Zu erledigen ->
**A)** Beantworte kurz mithilfe des Textes:
(i) Welcher Paragraf des SGG wird für die Untätigkeitsklage genannt?
(ii) Von welchem Datum ist der Schriftsatz, in dem die Klägerin die Ablehnung von Richter am Sozialgericht V. ankündigt?
(iii) Wann hat die Klägerin den Rentenantrag gestellt, über den die Beklagte erst noch entscheiden muss?
**B)** Schreib aus dem Text wortgetreu ab, was mit „2. Richter am“ beginnt und bis einschließlich „deshalb nicht gehindert.“ weitergeht.

Etwas anderes lässt sich auch nicht auf das von der Klägerin dem SG gegenüber erwähnte Schreiben des C. F. an die Beklagte vom 01. Juli 2008 stützen, denn hierbei handelt es sich um keinen Verwaltungsakt der Beklagten, der von den Gerichten, vorausgesetzt die Fristen und sonstigen Voraussetzungen wären eingehalten, überprüft werden könnte.
Einen neuen Rentenantrag hat die Klägerin in der Zeit vom 17. Januar 2006 bis zur mündlichen Verhandlung des Senats nicht gestellt. Die Beklagte hat aus diesem Grund auch nicht über einen Neuantrag der Klägerin entschieden und ist hierzu auch nicht verpflichtet gewesen. Damit fehlt es an einem in die Rechte der Klägerin eingreifenden anfechtbaren Verwaltungsakt und damit auch an einer notwendigen Zulässigkeitsvoraussetzung für eine Klage. Einer Entscheidung der Beklagten bedarf es erst aufgrund des von der Klägerin in der mündlichen Verhandlung des Senats gestellten Rentenantrags.
Die von der Klägerin erhobene Leistungsklage (§ 54 Abs. 4 SGG) setzt ebenso wie die Anfechtungsklage (§ 54 Abs. 1 SGG) voraus, dass der Sozialleistungsträger die begehrte Leistung abgelehnt hat, mithin einen entsprechenden Bescheid erlassen hat. Da die Beklagte über alle von der Klägerin gestellten Rentenanträge entschieden hat, ist die Klage auch nicht als Untätigkeitsklage (§ 88 SGG) zulässig.
2. Richter am Sozialgericht V. war zur Entscheidung befugt. Er ist von der Klägerin für das Verfahren S 4 R 2619/10 nicht wegen Befangenheit abgelehnt worden. Mit ihrer Äußerung im Schriftsatz vom 05. Oktober 2010, sie werde Richter am Sozialgericht V. bei einem erneuten Rechtsstreit gegen die Beklagte ablehnen, kündigte die Klägerin die Ablehnung des Richters am Sozialgericht V. lediglich an, abgesehen davon, dass die Erklärung von C. F. abgegeben wurde, der zu diesem Zeitpunkt bereits die Vertretung niedergelegt hatte. Für das bei der 4. Kammer des SG anhängige Verfahren S 4 R 2619/10 war Richter am Sozialgericht V. damit nicht abgelehnt und an der Entscheidung deshalb nicht gehindert.

Material ->
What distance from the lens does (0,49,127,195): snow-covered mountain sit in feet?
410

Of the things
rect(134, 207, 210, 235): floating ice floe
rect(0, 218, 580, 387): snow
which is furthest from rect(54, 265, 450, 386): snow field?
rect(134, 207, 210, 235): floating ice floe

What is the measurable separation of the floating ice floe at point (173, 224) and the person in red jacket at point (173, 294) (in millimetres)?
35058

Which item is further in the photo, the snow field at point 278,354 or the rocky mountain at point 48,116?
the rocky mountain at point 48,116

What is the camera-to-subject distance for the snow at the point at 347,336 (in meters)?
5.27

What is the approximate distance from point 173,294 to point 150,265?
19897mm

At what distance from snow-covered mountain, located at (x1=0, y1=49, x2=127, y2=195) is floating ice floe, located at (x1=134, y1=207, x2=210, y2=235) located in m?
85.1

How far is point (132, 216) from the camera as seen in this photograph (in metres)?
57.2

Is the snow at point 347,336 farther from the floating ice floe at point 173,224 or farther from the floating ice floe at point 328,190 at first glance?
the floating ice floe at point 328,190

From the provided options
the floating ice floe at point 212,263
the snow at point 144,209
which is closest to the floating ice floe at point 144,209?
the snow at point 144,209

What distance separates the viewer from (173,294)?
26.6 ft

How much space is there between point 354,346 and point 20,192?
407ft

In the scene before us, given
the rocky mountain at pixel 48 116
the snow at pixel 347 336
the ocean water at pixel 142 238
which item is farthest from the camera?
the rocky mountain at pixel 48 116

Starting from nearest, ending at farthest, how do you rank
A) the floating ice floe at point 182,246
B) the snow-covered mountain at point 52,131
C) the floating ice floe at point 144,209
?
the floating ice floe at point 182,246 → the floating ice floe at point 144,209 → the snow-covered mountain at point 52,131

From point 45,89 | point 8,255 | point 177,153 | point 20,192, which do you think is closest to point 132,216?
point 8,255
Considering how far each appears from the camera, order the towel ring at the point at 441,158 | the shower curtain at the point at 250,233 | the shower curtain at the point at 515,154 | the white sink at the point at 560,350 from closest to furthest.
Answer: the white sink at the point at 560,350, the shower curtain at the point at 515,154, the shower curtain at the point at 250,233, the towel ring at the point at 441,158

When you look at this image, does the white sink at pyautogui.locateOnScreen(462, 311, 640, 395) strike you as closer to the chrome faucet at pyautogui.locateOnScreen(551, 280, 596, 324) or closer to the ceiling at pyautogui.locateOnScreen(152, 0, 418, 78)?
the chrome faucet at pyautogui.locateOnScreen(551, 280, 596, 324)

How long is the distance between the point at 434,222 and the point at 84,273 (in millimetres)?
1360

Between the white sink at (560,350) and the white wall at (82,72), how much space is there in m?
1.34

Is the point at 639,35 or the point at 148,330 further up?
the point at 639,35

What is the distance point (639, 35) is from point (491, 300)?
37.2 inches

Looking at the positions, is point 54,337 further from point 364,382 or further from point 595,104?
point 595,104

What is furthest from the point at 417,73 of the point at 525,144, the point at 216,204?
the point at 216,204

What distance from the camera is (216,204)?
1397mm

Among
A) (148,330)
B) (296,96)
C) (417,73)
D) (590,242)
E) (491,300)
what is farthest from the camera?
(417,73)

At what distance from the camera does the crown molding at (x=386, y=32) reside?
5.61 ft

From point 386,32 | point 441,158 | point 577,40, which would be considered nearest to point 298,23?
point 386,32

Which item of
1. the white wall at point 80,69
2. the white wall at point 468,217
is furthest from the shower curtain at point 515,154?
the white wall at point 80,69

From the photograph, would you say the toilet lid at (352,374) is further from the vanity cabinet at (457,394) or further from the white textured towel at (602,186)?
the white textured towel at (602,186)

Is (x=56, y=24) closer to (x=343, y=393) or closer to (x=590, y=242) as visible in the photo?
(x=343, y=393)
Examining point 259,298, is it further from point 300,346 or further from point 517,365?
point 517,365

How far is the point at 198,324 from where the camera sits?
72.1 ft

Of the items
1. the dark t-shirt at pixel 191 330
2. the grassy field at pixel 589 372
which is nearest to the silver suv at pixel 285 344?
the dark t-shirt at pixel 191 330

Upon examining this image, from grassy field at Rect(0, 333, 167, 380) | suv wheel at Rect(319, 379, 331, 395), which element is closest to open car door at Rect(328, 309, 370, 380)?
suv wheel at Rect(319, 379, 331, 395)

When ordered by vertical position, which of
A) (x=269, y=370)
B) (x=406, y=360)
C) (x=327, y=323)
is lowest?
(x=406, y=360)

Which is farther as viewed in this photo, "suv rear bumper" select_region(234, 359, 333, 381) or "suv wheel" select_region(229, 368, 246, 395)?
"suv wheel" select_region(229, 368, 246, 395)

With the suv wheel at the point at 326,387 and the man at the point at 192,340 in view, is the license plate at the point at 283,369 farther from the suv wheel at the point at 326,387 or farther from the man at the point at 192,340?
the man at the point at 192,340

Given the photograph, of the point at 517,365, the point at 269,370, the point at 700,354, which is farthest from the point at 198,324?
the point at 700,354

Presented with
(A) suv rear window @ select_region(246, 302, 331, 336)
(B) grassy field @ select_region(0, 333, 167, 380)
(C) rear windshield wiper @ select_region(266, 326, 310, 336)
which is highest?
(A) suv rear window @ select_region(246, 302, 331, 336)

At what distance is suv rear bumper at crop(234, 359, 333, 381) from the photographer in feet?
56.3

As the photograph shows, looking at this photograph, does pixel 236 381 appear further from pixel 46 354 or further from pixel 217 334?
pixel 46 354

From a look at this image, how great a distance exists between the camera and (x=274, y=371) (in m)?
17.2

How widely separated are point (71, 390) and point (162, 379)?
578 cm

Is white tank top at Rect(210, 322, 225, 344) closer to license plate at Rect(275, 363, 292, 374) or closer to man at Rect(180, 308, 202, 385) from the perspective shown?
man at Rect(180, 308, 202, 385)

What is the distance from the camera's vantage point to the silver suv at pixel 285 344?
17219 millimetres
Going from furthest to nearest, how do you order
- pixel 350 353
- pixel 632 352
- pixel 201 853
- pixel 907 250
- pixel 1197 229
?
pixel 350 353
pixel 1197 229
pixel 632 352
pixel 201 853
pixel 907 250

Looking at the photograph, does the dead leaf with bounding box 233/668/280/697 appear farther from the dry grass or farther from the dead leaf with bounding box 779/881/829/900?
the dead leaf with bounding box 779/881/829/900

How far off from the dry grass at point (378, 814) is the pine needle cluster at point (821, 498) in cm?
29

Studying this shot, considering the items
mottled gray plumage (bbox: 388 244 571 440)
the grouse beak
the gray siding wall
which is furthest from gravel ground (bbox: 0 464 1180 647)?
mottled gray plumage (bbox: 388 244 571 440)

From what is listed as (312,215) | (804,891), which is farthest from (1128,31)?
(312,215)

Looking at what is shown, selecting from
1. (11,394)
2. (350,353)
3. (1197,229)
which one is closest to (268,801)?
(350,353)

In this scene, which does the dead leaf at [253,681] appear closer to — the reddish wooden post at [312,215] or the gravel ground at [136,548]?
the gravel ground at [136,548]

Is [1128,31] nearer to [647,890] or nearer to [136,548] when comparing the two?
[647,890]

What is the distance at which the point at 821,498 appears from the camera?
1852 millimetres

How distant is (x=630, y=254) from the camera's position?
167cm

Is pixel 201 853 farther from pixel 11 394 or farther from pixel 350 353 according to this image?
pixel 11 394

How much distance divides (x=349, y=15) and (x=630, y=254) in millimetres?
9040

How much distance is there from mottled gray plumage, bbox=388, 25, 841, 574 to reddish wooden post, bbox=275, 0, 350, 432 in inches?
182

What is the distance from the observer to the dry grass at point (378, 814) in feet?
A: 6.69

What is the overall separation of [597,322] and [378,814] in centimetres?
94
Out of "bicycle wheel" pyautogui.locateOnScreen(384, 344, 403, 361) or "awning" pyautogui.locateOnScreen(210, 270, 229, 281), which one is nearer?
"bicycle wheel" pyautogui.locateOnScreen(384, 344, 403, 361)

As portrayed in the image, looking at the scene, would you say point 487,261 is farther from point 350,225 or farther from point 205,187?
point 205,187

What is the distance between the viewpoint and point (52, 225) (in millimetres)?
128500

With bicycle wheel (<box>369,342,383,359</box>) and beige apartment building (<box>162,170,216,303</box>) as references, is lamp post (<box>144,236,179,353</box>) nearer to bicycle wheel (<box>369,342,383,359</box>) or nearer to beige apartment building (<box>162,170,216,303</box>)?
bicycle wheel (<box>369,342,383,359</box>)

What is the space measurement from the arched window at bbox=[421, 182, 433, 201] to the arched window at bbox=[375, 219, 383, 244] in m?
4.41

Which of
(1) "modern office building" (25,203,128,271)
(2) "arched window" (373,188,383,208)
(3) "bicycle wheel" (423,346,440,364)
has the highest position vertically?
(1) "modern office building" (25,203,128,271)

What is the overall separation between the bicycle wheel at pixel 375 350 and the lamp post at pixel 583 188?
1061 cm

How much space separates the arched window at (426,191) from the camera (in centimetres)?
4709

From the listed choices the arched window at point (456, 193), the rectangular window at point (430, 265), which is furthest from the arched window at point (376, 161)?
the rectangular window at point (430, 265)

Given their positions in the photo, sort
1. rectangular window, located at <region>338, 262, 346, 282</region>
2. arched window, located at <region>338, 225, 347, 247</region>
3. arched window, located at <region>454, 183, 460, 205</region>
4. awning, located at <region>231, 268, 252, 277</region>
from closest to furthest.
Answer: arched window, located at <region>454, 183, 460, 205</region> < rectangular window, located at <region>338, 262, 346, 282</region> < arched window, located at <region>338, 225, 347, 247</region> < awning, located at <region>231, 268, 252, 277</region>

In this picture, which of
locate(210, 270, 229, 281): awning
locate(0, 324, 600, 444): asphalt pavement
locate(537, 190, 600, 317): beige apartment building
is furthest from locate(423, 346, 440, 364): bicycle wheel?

Antworten je Aufgabe ->
**A)**
(i) § 88 SGG
(ii) 05. Oktober 2010
(iii) In der mündlichen Verhandlung des Senats

**B)**
2. Richter am Sozialgericht V. war zur Entscheidung befugt. Er ist von der Klägerin für das Verfahren S 4 R 2619/10 nicht wegen Befangenheit abgelehnt worden. Mit ihrer Äußerung im Schriftsatz vom 05. Oktober 2010, sie werde Richter am Sozialgericht V. bei einem erneuten Rechtsstreit gegen die Beklagte ablehnen, kündigte die Klägerin die Ablehnung des Richters am Sozialgericht V. lediglich an, abgesehen davon, dass die Erklärung von C. F. abgegeben wurde, der zu diesem Zeitpunkt bereits die Vertretung niedergelegt hatte. Für das bei der 4. Kammer des SG anhängige Verfahren S 4 R 2619/10 war Richter am Sozialgericht V. damit nicht abgelehnt und an der Entscheidung deshalb nicht gehindert.